QUOTES: Rob Roy, Sir Walter Scott, 1829, Volume 1, Ch.3


"[...] The preceding lines refer to an unfortunate navigator, who daringly unloosed from its moorings a boat, which he was unable to manage, and thrust it off into the full tide of a navigable river. No schoolboy, who, betwixt frolic and defiance, has executed a similar rash attempt, could feel himself, when adrift in a strong current, in a situation more awkward than mine, when I found myself driving, without a compass, on the ocean of human life. There had been such unexpected ease in the manner in which my father slipt a knot, usually esteemed the strongest which binds society together, and suffered me to depart as a sort of outcast from his family, that it strangely lessened the confidence in my own personal accomplishments, which had hitherto sustained me. Prince Prettyman, now a prince, and now a fisher's son, had not a more awkward sense of his degradation.

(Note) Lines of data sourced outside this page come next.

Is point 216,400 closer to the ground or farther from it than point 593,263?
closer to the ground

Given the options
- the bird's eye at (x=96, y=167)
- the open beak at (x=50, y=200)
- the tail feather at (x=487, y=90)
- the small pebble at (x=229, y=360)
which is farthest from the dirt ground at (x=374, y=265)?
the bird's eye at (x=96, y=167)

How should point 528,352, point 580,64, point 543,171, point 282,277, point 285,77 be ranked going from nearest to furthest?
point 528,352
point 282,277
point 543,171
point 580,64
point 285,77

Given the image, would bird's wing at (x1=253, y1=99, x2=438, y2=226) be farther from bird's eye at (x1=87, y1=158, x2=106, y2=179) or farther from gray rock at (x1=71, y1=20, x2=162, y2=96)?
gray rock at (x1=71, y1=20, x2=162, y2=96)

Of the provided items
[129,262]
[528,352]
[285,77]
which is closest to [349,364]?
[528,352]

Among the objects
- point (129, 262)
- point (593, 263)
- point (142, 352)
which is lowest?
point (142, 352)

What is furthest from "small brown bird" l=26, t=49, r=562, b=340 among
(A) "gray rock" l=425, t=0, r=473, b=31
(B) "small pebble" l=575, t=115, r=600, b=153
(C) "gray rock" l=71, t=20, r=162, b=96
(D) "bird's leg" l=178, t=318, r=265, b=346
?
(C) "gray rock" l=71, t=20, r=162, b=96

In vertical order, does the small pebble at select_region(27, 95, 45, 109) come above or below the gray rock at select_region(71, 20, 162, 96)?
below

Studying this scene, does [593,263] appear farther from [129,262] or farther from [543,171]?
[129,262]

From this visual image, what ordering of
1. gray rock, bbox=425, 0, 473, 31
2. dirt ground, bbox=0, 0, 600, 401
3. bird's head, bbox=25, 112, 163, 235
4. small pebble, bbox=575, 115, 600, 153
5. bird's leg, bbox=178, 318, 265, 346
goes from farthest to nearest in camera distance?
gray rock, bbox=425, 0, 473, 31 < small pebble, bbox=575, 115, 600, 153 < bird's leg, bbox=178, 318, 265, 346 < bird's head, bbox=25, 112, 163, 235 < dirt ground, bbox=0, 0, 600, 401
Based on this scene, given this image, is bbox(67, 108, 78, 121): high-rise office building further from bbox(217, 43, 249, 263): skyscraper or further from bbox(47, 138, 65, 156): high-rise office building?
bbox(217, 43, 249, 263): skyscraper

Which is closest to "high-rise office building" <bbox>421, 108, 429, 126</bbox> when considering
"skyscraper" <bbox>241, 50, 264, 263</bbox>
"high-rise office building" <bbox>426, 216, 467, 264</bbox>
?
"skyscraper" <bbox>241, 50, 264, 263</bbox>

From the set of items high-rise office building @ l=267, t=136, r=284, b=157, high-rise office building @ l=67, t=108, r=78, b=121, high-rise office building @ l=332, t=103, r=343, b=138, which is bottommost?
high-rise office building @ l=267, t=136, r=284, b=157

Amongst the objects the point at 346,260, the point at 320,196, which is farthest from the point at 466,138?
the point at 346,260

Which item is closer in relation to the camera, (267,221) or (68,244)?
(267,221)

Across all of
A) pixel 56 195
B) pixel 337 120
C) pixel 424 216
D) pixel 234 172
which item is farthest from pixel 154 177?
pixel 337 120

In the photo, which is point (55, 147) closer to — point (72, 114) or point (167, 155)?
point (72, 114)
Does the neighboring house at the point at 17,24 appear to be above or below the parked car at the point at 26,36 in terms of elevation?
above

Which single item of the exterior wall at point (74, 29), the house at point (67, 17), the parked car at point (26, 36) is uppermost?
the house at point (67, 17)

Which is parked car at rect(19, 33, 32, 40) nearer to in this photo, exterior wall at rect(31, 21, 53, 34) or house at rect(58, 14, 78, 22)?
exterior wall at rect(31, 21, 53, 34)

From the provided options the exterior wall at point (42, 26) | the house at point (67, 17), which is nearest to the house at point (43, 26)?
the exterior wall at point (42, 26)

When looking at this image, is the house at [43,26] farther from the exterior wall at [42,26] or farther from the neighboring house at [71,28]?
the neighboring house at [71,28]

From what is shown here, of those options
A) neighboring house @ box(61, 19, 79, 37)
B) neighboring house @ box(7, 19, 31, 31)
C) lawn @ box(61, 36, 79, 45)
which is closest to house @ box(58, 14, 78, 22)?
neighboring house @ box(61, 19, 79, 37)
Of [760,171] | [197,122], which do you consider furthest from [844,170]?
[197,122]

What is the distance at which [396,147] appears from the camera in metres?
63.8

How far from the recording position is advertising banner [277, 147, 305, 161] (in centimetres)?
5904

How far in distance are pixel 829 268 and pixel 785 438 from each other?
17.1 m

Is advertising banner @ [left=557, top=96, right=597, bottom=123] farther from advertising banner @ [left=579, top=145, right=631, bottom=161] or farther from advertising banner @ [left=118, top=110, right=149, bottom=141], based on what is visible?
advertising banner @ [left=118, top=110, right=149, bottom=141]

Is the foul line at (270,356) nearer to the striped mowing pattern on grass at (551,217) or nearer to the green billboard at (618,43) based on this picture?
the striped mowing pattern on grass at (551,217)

We are so apt, in our engrossing egotism, to consider all those accessories which are drawn around us by prosperity, as pertaining and belonging to our own persons, that the discovery of our unimportance, when left to our own proper resources, becomes inexpressibly mortifying. [...]"
Sir Walter Scott, Rob Roy, Vol.1, Ch.3, First Ed. 1829

"In the meanwhile, I was lord of my person, and experienced that feeling of independence which the youthful bosom receives with a thrilling mixture of pleasure and apprehension."